[PROVIDED DATA Boundary: Start]

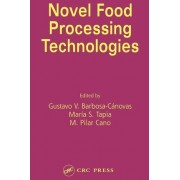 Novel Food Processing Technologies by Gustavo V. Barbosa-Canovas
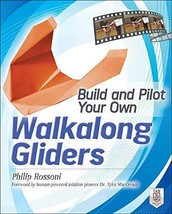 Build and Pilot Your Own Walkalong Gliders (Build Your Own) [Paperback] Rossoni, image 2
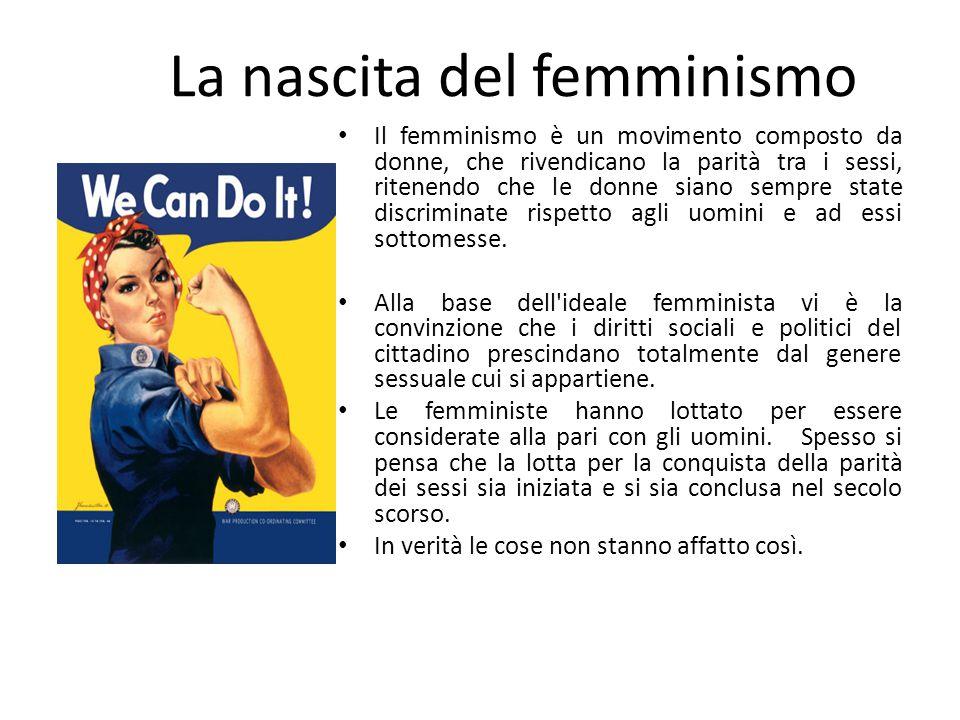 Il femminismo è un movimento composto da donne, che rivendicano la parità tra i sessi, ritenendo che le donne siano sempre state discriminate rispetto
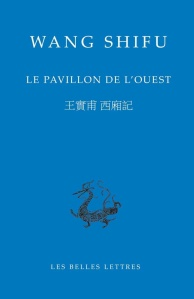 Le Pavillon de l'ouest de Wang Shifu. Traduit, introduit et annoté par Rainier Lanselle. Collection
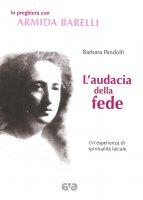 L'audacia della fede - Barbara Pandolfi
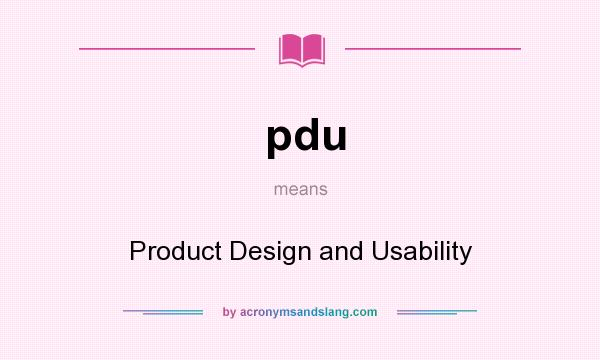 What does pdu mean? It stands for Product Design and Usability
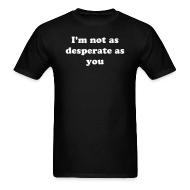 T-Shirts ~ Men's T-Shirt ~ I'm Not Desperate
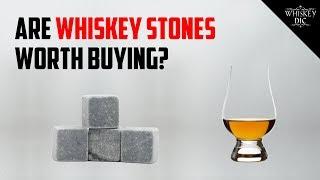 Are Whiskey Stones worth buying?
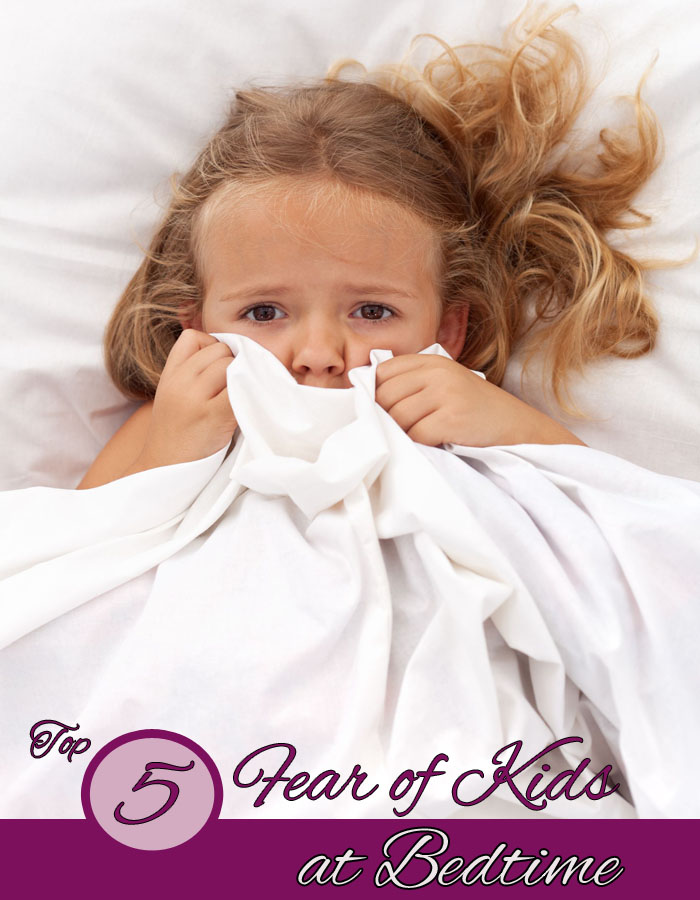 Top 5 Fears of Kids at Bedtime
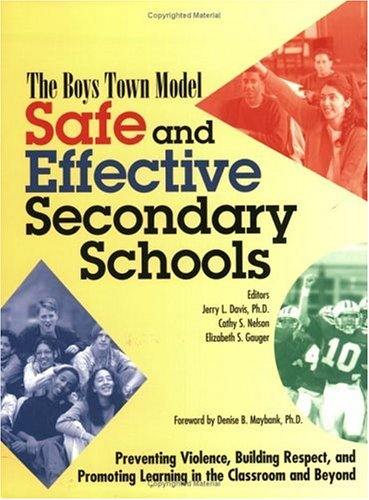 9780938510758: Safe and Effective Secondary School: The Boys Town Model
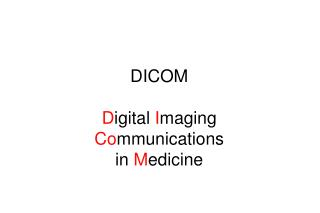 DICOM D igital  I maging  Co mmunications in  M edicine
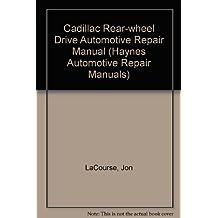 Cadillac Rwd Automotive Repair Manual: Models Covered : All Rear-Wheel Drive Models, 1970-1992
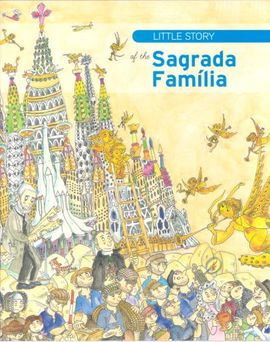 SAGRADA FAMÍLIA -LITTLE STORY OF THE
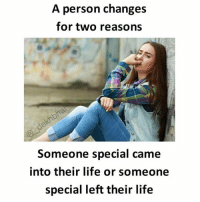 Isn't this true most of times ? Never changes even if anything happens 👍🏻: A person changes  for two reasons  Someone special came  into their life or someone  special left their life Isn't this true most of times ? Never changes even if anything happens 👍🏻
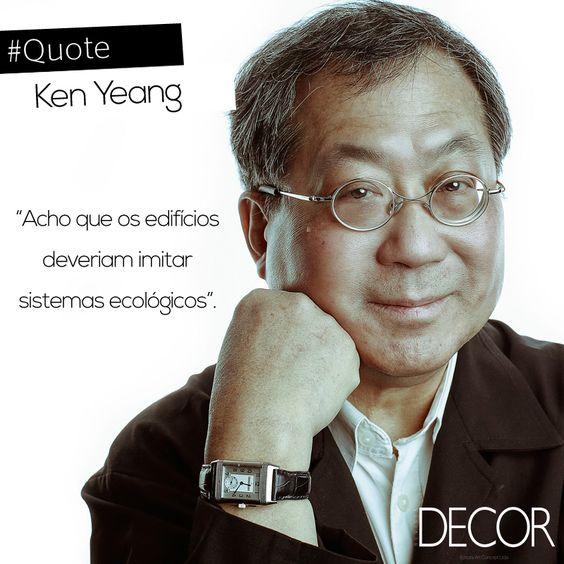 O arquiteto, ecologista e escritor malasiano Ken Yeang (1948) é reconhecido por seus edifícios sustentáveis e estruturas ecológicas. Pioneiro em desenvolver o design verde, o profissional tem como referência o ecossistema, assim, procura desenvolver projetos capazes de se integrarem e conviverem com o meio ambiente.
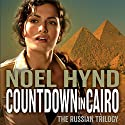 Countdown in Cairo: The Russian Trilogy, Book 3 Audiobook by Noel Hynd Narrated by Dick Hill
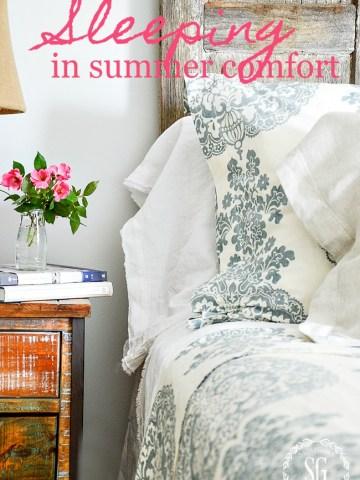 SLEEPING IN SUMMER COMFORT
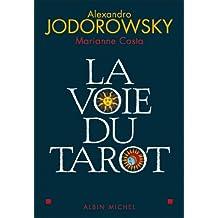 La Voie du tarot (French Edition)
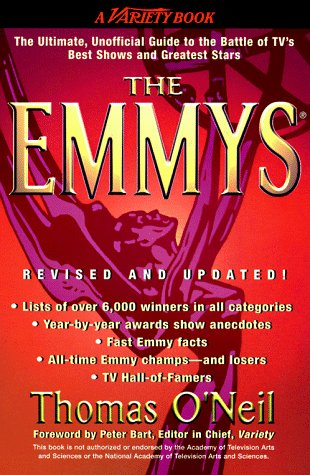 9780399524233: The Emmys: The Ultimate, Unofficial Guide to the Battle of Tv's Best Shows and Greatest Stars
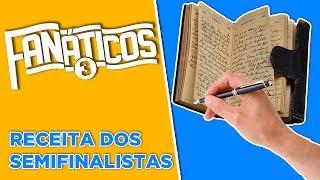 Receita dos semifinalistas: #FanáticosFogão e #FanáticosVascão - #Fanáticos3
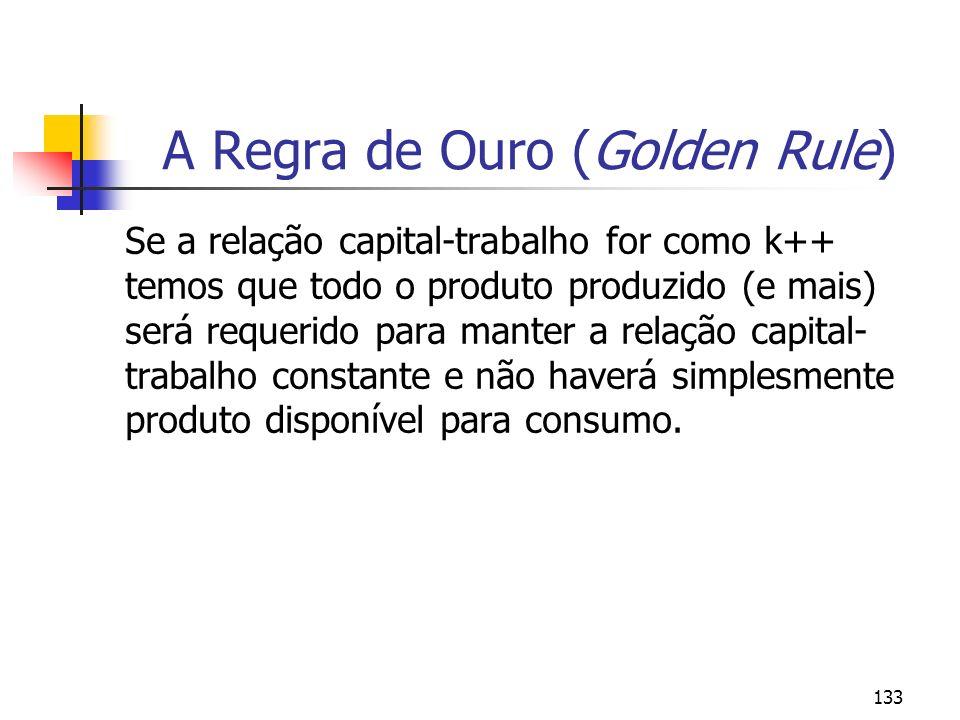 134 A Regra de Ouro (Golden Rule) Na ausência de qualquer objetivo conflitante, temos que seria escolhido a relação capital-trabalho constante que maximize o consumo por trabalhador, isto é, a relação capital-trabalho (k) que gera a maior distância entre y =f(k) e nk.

[PROVIDED DATA Boundary: End]
[PROVIDED DATA Boundary: Start]

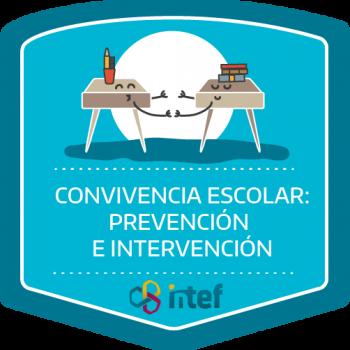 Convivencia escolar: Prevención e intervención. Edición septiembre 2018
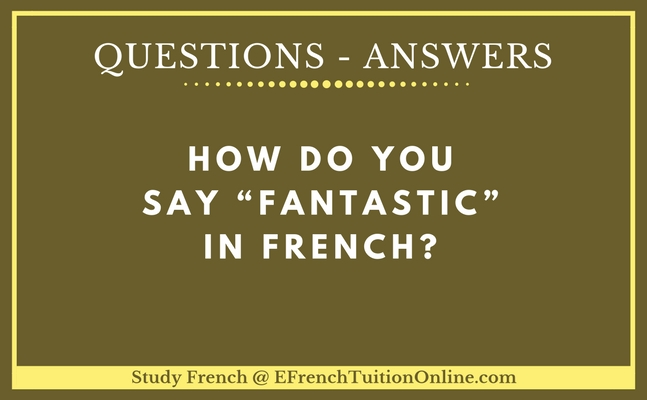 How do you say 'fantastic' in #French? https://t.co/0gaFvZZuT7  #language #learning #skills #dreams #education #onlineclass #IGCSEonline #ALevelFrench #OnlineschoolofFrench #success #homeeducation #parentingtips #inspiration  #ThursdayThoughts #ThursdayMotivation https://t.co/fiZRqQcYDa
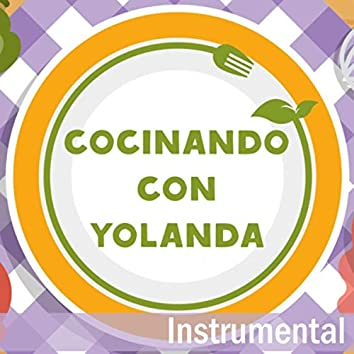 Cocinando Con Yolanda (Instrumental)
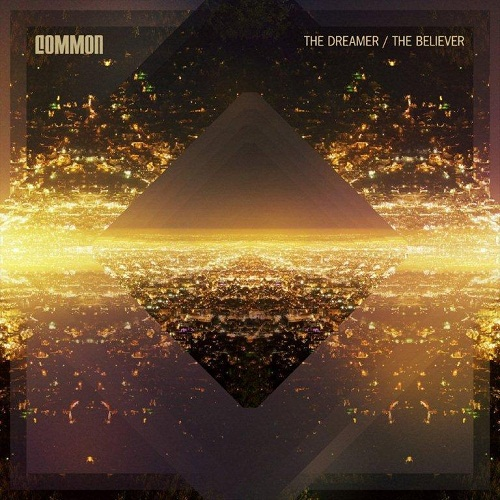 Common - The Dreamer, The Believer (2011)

[PROVIDED DATA Boundary: End]

▶ **TASK TO COMPLETE**
Among the entries above, copy exactly the stretch from the line holding "SAGRADA FAMÍLIA -LITTLE STORY OF THE" through the line holding "happens 👍🏻: A", leaving out any pictures.

▶ **FINISHED EXERCISE**
 SAGRADA FAMÍLIA -LITTLE STORY OF THE
 Isn't this true most of times ? Never changes even if anything happens 👍🏻: A person changes  for two reasons  Someone special came  into their life or someone  special left their life Isn't this true most of times ? Never changes even if anything happens 👍🏻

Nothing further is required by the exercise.